> _EXTRACT TO READ_
..............................
Reputation: 49
Suppose we have a pickle file called pickle_list.pkl
which contains 23 pandas data frames. Also df_combined
is a concatenation of all those data frames. Suppose that the shape of df_combined
is (1000000, 5000)
. Is there a more efficient way of running the following block of code? Maybe some type of parallelization could work?
Right now it is on row 69000 and it has been running for a day.
import pickle
import pandas as pd
df_list = pd.read_pickle(r'pickle_list.pkl')
df_combined = pd.concat(df_list, ignore_index=True)
for row in df_combined.itertuples():
print(row.Index)
..............................
> _Excerpt from a dataset_
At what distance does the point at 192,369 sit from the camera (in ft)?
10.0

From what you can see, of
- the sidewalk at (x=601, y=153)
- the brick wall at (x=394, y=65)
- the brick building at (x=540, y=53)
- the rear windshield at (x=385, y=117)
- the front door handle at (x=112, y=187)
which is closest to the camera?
..............................
> _JOB A_
Write down every numeral that appears in the pandas question.
> _JOB B_
Put this sentence from the pandas question into Spanish: "Right now it is on row 69000 and it has been running for a day."
> _JOB C_
Carry on writing the pandas question from the point where it stops.
You won't need the lines for anything here.

> _EXERCISE OUTPUT A_
49, 23, 1000000, 5000, 69000

> _EXERCISE OUTPUT B_
Ahora mismo va por la fila 69000 y lleva un día ejecutándose.

> _EXERCISE OUTPUT C_
id = row.id
df_test= df_combined[df_combined['id']==str(id)]
Upvotes: 0
Views: 64
Reputation: 50358
You can use groupby
to create a dictionary efficiently then used to fetch the required identifiers quickly. Here is an untested example to show the idea:
import pickle
import pandas as pd
df_list = pd.read_pickle(r'pickle_list.pkl')
df_combined = pd.concat(df_list, ignore_index=True)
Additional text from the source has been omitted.